Extrahierter Text:
..............................
Forschungsethik in der qualitativen Sozialforschung

Wenn wir Forschung betreiben, müssen wir stets bedenken, inwiefern unsere Forschung auch Schaden anrichten kann. Deshalb befassen wir uns im folgenden Artikel mit Fragen zur Forschungsethik. Die Anwendung forschungsethischer Grundsätze ist ein integraler Bestandteil jedes empirischen Forschungsprojekts. Forschungsethik ist dabei wie folgt definiert:

„Unter dem Stichwort ‚Forschungsethik‘ werden in den Sozialwissenschaften im Allgemeinen all jene ethischen Prinzipien und Regeln zusammengefasst, in denen mehr oder minder verbindlich und mehr oder minder konsensuell bestimmt wird, in welcher Weise die Beziehung zwischen den Forschenden auf der einen Seite und den in sozialwissenschaftlichen Untersuchungen einbezogenen Personen auf der anderen Seite zu gestalten sind.“ (Hopf 2010, S. 195)
..............................
Ziel: Gib aus dem Text zur Forschungsethik die Stelle wörtlich wieder, die bei den Worten „Forschungsethik in der“ einsetzt und nach „2010, S. 195)“ aufhört.

Auszug aus Quelle:
..............................
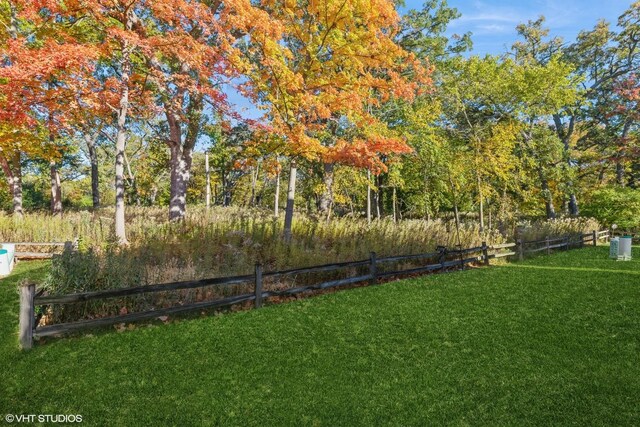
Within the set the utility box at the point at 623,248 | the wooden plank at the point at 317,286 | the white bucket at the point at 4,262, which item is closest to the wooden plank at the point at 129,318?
the wooden plank at the point at 317,286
..............................
Ergebnis der Übung:
Forschungsethik in der qualitativen Sozialforschung

Wenn wir Forschung betreiben, müssen wir stets bedenken, inwiefern unsere Forschung auch Schaden anrichten kann. Deshalb befassen wir uns im folgenden Artikel mit Fragen zur Forschungsethik. Die Anwendung forschungsethischer Grundsätze ist ein integraler Bestandteil jedes empirischen Forschungsprojekts. Forschungsethik ist dabei wie folgt definiert:

„Unter dem Stichwort ‚Forschungsethik‘ werden in den Sozialwissenschaften im Allgemeinen all jene ethischen Prinzipien und Regeln zusammengefasst, in denen mehr oder minder verbindlich und mehr oder minder konsensuell bestimmt wird, in welcher Weise die Beziehung zwischen den Forschenden auf der einen Seite und den in sozialwissenschaftlichen Untersuchungen einbezogenen Personen auf der anderen Seite zu gestalten sind.“ (Hopf 2010, S. 195)